Microsoft has lowered the subscription prices for its cloud computing applications, and has announced new customer wins and broader geographic availability for the apps.
The software giant has lowered the price of its Business Productivity Online Suite (BPOS), which includes online versions of Exchange, SharePoint, Office Communications and Office Live Meeting, from $15 a month per seat to $10 a month.
For Exchange Online alone, its email software-as-a-service, the price drops from $10 to $5. Microsoft also has increased its standard e-mail storage per user from 5 Gbytes to 25 Gbytes -- the same amount that Google provides for Google Apps subscriptions.
Microsoft BPOS has been generally available for just several months, and competes with Google Apps, Zoho Mail, Yahoo Zimbra, and the newest entrant, IBM Lotus Notes Hosted Messaging. Although Microsoft has disclosed the names of several large companies that are implementing BPOS or Exchange Online -- including its largest, GlaxoSmithKline, with 110,000 seats -- it has released 11 more names, including Aon Corp., Aviva PLC, McDonald's Corp., and Tyco Flow Control. Aon, which is transitioning all 36,000 employees to Exchange Online, is the largest customer win disclosed this week.
Microsoft also announced that BPOS and Exchange Online are now available in Singapore, and will be available in India later this year. The SaaS apps already are available in more than 15 countries, and Microsoft has trials underway in more than a dozen additional countries.
European customers will be served their SaaS apps from a new data center in Dublin and another in Amsterdam. Asian customers will be served from Microsoft's Singapore data center and a newly built one in Hong Kong. U.S. and Latin American customers will be served from from data centers in Texas, Virginia, Washington, and a newly built one in Chicago.
These announcements come one week after the city council of Los Angeles voted to replace an aging Novell GroupWise email system with Google Apps, beating out Microsoft Exchange Online.

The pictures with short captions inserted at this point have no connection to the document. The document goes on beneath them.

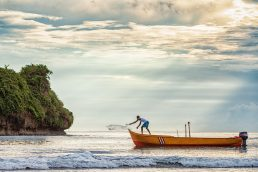 Man casting his fishing net at sunrise in Puerto Viejo, Costa Rica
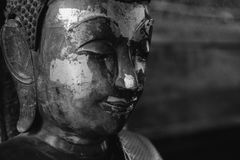Close Up Face On Buddha Head Statue And Black And White Image Style.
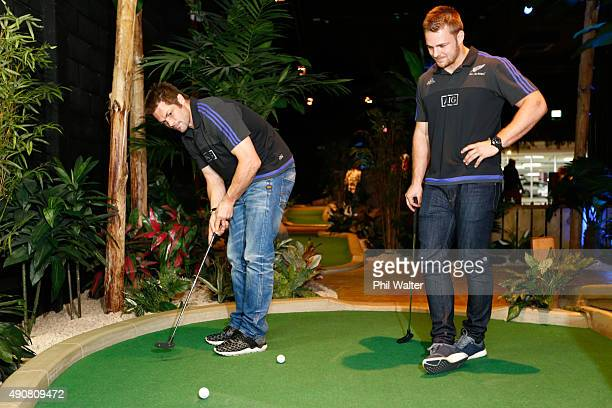 Richie McCaw and Sam Cane of the All Blacks play Mini Golf courtesy of sponsor AIG at Treetop Adventure Golf on October 1 2015 in Cardiff United...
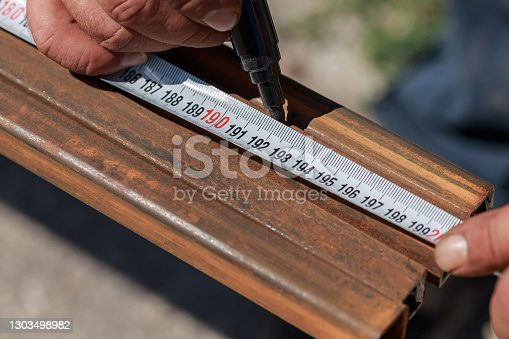 Man master builder measures metal with a working measuring tool, tape measure and marker in the hands of a worker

Ron Markezich, corporate VP of Microsoft Online, says the price drop is not in response to what happened in Los Angeles. "We've achieved a level of scale we didn't have a year ago, and have made a number of software investments that allow us to drive down costs and have more efficiencies," he said.
Still, are Microsoft's cost cuts enough? Google Apps, by comparison, which includes apps for documents, spreadsheets and presentations, in addition to email, costs only $50 per user per year. Markezich's response is that Microsoft offers a scaled-down version of Exchange Online, designed for employees who aren't frequent PC users, for $24 a year, and a scaled-down version of BPOS for $36 a year. What's more, "we're not seeing any inclination that Zoho or Google or Zimbra or any other of those offering fake Office capabilities can replace [Microsoft Office]," he said.
Microsoft's online, subscription-based versions of Office apps are in development and aren't due out until the first half of 2010.
CIOs choosing BPOS or Exchange Online over Google Apps and others typically cite three key factors: seamless integration with on-premises instances of Exchange or SharePoint; familiarity with the Microsoft platform; and an easy exit strategy if they decide they don't like cloud computing.
"I don't think it's any secret that it’s a big change to take your company to Google; it's a different environment," said Tony DeGregorio, VP and Global CIO at Tyco Control Flow, a manufacturer that will have 12,000 employees on Microsoft Exchange Online by December.
Tyco is replacing a combination of on-premises Exchange and Notes platforms that it's adopted due to various acquisitions in recent years. And with Google Gmail, "an exit strategy for that type of environment lends itself to challenge," DeGregorio said. "With Microsoft, I'm in an Exchange environment. If I want to leave (Exchange Online) I can pick that up and move it to my own Exchange environment. It's not a proprietary type of environment."